■ Problem 1
From the passage on Vermont science teacher licensing, list the fields in which candidates for the general science endorsement may earn a major.
■ Problem 2
According to the passage on Vermont science teacher licensing, what must candidates for the middle grades endorsement earn in the content area?
■ Problem 3
Summarize the passage on Vermont science teacher licensing in two sentences.

The state should ensure that science teachers know all the subject matter they are licensed to teach.
Vermont offers a secondary endorsement in general science. Candidates are required to earn a major in biology, chemistry, physics, or earth/environmental/atmospheric sciences or the equivalent in undergraduate and/or graduate coursework. They must also achieve a passing score on the Praxis II "General Science" multiple choice or essay test and one subject-specific test of their choosing. Teachers with this license are not limited to teaching general science but rather can teach any of the topical areas.
Middle school science teachers in Vermont must earn a middle grades endorsement. Candidates are required to earn a minor in the content area and, commendably, must also pass the Praxis II "Middle School Science" content test.
Supplement A (5440) to the Vermont Standards Board for Professional Education Manual of Rules, 5445(13) Vermont's Testing Requirements http://education.vermont.gov/new/pdfdoc/licensing/forms/educ_licensing_praxis_brochure.pdf
Require secondary science teachers to pass tests of content knowledge for each science discipline they intend to teach.
States that allow general science certifications—but don't require passing scores on content tests for each subject area taught—are not ensuring that these secondary teachers possess adequate subject-specific content knowledge. Although Vermont's requirement of a passing score on a single-subject content test is a step in the right direction, it only ensures requisite subject matter knowledge in one area. That leaves out all the other science courses that could be taught at the secondary level with a general science endorsement.
Vermont recognized the factual accuracy of this analysis.

■ Dataset excerpts
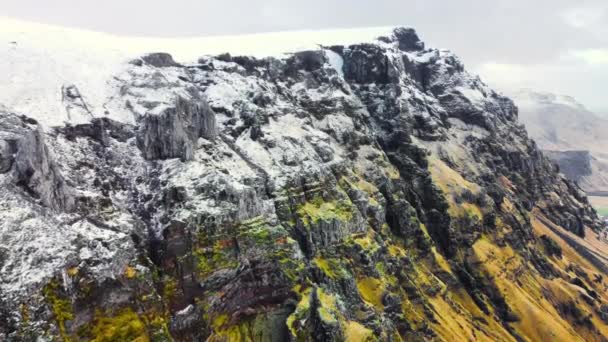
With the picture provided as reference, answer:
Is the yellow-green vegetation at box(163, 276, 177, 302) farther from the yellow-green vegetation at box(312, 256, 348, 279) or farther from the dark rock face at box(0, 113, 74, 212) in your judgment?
the yellow-green vegetation at box(312, 256, 348, 279)

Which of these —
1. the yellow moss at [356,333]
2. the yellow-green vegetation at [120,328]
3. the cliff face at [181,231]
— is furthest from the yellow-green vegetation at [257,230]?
the yellow-green vegetation at [120,328]

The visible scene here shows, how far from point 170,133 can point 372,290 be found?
99.1 meters

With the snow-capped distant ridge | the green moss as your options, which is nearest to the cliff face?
the green moss

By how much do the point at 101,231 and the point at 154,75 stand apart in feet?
231

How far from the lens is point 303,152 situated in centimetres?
19350

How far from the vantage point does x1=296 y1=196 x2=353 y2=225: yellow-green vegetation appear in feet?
567

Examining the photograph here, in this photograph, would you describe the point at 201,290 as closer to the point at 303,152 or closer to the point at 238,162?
the point at 238,162

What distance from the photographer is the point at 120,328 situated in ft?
334

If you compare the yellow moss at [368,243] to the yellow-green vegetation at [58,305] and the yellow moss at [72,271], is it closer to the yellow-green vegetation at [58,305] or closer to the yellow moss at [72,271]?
the yellow moss at [72,271]

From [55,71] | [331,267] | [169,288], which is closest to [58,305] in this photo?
[169,288]

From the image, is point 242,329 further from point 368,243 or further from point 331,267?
point 368,243

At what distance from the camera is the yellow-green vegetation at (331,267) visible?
166 metres

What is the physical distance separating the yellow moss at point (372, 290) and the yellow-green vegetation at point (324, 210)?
25649 mm

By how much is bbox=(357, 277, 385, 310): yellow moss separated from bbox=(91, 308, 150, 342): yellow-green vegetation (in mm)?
93464
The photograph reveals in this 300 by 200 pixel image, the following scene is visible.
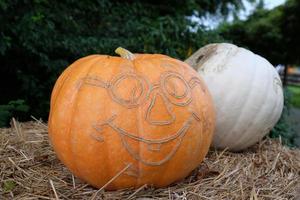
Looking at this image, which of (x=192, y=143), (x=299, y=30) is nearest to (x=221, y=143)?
(x=192, y=143)

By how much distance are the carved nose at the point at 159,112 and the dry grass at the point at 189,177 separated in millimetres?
282

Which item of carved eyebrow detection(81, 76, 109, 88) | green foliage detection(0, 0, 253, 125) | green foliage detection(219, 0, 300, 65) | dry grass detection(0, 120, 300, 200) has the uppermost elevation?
carved eyebrow detection(81, 76, 109, 88)

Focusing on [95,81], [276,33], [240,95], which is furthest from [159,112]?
[276,33]

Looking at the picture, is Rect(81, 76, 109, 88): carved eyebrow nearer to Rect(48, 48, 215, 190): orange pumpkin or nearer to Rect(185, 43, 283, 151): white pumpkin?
Rect(48, 48, 215, 190): orange pumpkin

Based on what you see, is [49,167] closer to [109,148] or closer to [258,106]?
[109,148]

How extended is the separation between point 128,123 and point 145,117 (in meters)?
0.07

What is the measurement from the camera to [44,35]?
360 centimetres

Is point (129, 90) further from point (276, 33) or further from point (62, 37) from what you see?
point (276, 33)

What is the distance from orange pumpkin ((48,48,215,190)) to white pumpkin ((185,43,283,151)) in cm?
44

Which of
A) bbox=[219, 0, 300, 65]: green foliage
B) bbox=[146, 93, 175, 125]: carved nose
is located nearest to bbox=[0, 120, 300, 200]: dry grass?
bbox=[146, 93, 175, 125]: carved nose

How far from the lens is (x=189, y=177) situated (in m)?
1.78

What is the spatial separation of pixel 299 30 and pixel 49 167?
1162 centimetres

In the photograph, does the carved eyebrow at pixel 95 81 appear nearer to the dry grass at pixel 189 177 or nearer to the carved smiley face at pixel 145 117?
the carved smiley face at pixel 145 117

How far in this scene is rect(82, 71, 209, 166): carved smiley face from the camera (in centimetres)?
150
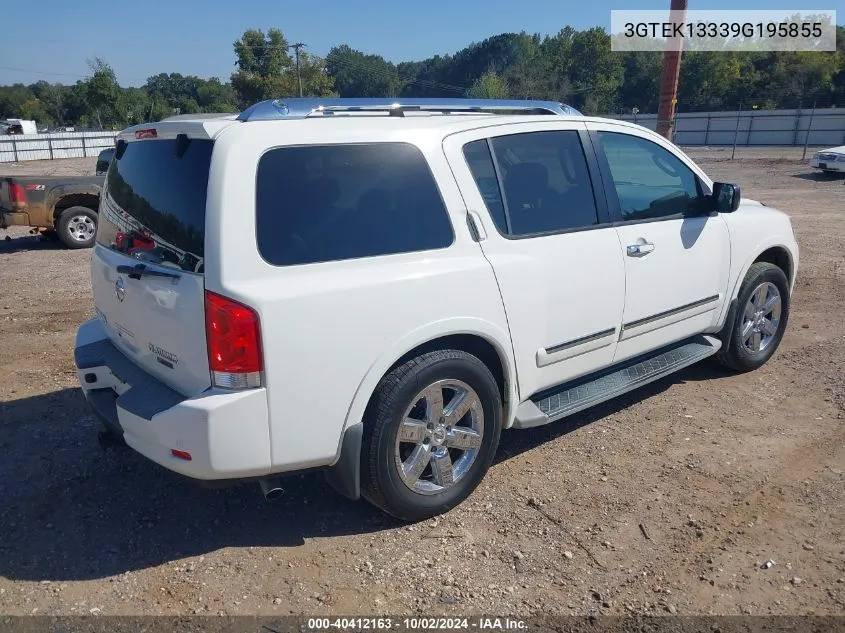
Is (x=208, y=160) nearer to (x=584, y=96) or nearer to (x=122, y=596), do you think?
(x=122, y=596)

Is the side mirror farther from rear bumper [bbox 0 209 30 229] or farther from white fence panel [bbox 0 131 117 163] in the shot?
white fence panel [bbox 0 131 117 163]

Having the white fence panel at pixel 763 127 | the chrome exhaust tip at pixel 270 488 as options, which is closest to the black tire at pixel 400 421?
the chrome exhaust tip at pixel 270 488

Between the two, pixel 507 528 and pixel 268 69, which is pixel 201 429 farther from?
pixel 268 69

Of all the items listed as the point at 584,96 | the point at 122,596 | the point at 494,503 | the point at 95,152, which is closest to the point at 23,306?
the point at 122,596

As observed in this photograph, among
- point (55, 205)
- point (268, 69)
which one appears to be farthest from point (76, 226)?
point (268, 69)

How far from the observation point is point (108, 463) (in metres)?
3.99

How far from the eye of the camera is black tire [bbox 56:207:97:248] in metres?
11.0

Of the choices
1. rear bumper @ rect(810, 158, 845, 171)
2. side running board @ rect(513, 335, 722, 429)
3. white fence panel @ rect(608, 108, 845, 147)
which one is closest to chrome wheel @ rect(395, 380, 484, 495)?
side running board @ rect(513, 335, 722, 429)

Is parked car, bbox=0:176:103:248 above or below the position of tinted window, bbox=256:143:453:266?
below

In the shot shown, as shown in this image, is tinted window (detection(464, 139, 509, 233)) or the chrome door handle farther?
the chrome door handle

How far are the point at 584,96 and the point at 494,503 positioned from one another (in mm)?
83894

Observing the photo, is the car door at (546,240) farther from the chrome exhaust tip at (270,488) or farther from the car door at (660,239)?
the chrome exhaust tip at (270,488)

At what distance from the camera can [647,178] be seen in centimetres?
452

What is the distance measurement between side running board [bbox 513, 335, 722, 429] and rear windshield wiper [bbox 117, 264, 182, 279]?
191cm
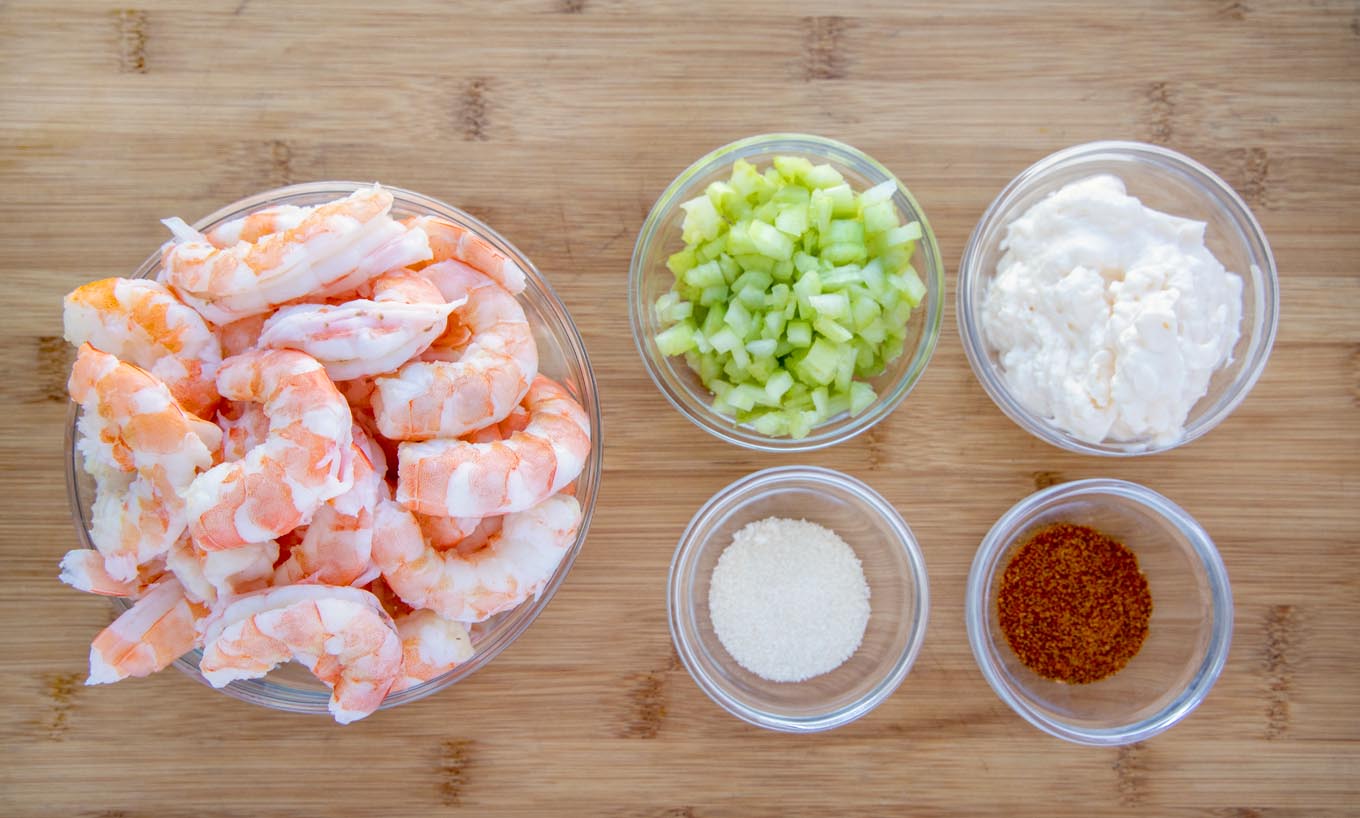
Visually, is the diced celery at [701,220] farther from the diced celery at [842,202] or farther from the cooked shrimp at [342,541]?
the cooked shrimp at [342,541]

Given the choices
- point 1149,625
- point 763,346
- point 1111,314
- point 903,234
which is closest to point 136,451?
point 763,346

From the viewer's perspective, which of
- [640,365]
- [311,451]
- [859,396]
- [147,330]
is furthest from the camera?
[640,365]

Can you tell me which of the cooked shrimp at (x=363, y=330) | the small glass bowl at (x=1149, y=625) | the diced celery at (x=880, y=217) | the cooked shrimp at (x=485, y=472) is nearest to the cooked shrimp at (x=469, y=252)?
the cooked shrimp at (x=363, y=330)

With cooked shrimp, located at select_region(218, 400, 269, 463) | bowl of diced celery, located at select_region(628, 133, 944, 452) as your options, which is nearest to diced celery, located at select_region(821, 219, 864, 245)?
bowl of diced celery, located at select_region(628, 133, 944, 452)

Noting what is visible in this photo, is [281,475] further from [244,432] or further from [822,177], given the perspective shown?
[822,177]

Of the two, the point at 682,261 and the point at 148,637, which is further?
the point at 682,261

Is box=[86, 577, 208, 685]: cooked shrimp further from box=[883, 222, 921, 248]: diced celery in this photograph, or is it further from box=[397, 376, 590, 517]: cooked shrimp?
box=[883, 222, 921, 248]: diced celery
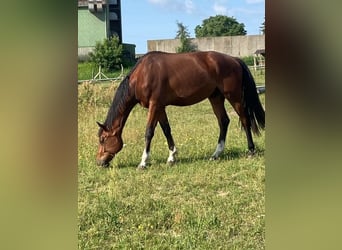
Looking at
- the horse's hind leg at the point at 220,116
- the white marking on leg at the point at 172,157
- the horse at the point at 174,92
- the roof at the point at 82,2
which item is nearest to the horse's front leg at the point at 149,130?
the horse at the point at 174,92

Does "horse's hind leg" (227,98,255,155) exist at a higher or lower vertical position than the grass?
higher

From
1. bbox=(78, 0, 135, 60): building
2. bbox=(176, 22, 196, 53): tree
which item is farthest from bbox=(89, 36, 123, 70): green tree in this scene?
bbox=(176, 22, 196, 53): tree

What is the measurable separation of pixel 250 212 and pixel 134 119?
67cm

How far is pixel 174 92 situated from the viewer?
1.75 m

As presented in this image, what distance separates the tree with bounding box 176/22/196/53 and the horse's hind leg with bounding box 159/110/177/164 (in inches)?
11.6

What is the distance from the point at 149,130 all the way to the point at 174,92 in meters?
0.21

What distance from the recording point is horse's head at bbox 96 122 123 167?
173 centimetres

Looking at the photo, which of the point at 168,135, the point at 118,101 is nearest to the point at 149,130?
the point at 168,135

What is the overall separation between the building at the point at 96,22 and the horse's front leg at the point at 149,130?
1.16 feet

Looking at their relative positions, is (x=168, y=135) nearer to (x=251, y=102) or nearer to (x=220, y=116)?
(x=220, y=116)

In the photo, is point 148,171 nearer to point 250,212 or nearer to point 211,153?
point 211,153

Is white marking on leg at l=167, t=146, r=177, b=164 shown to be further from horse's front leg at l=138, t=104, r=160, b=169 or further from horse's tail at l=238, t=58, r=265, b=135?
horse's tail at l=238, t=58, r=265, b=135

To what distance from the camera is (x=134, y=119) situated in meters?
1.80
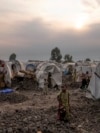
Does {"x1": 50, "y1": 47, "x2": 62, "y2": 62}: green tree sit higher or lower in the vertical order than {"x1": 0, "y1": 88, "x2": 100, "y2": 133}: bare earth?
higher

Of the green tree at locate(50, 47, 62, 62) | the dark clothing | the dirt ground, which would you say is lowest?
the dirt ground

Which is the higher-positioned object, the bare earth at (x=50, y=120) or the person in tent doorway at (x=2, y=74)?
the person in tent doorway at (x=2, y=74)

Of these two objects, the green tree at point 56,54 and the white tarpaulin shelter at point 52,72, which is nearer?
Answer: the white tarpaulin shelter at point 52,72

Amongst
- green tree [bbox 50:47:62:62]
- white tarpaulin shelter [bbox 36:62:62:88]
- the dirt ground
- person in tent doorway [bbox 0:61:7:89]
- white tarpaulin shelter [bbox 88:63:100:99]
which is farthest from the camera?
green tree [bbox 50:47:62:62]

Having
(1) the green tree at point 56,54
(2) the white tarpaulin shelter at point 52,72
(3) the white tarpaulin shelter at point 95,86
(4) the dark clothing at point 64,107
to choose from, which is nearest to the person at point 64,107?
(4) the dark clothing at point 64,107

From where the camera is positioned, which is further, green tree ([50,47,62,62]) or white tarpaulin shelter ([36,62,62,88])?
green tree ([50,47,62,62])

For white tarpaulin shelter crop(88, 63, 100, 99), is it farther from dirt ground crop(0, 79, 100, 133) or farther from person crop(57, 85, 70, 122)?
person crop(57, 85, 70, 122)

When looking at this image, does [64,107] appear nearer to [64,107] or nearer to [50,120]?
[64,107]

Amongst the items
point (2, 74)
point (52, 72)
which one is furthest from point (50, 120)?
point (52, 72)

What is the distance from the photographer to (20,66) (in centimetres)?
4422

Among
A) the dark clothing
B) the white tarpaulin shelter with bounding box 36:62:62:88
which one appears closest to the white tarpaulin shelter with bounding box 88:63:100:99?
the dark clothing

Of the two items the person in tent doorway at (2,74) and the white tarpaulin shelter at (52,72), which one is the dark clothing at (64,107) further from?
the white tarpaulin shelter at (52,72)

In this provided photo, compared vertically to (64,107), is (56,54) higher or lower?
higher

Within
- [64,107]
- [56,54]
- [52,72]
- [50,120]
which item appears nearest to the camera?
[50,120]
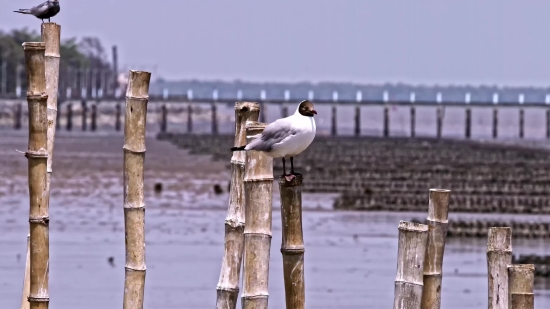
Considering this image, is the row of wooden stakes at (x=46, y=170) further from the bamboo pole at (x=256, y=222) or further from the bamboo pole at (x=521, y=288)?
the bamboo pole at (x=521, y=288)

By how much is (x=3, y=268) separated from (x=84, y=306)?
163 inches

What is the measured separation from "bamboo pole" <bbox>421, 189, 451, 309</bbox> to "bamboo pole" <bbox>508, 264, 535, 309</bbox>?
3.25 feet

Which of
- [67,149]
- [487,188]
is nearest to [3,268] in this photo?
[487,188]

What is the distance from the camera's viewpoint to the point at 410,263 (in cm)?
1007

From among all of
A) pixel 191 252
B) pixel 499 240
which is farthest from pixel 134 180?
pixel 191 252

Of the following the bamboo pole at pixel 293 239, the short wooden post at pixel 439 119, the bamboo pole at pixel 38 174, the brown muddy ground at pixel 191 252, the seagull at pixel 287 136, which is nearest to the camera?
the seagull at pixel 287 136

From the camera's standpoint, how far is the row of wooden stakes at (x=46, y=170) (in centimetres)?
982

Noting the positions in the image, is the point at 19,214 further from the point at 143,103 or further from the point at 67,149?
the point at 67,149

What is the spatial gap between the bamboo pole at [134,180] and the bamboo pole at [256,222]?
840 mm

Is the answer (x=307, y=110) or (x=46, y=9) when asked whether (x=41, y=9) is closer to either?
(x=46, y=9)

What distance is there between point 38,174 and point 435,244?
10.6 feet

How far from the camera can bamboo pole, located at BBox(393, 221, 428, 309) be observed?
32.7 ft

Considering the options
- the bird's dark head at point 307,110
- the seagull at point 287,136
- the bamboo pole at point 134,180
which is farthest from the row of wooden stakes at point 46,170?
the bird's dark head at point 307,110

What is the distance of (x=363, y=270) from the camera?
23.5 metres
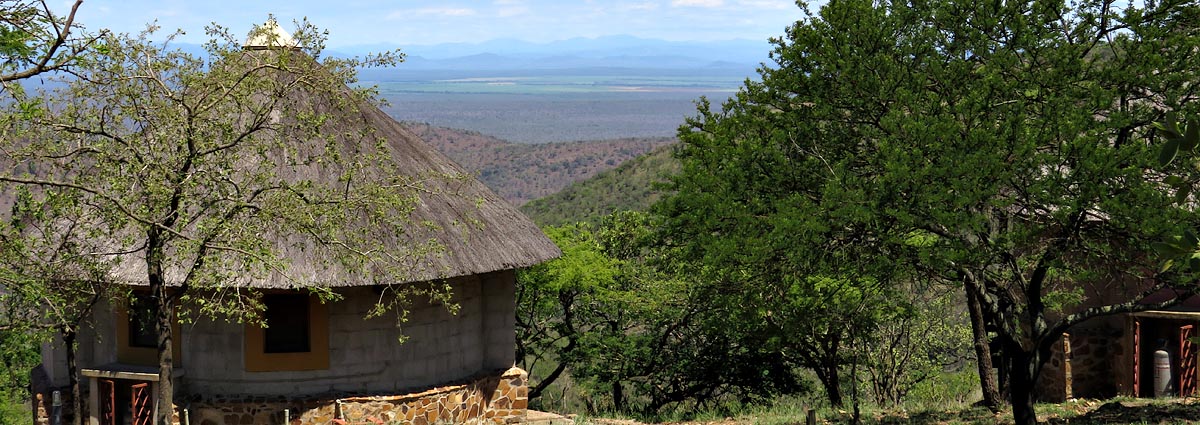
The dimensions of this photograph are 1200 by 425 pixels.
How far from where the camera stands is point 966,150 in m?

■ Expected output 1
Biology; chemistry; physics; earth/environmental/atmospheric sciences

■ Expected output 2
A minor in the content area.

■ Expected output 3
Vermont's general science endorsement requires a major or equivalent coursework, a passing score on the Praxis II "General Science" test, and one subject-specific test, yet it lets teachers teach any of the topical areas. The state should require secondary science teachers to pass content tests for each science discipline they intend to teach, since a single subject test ensures knowledge in only one area.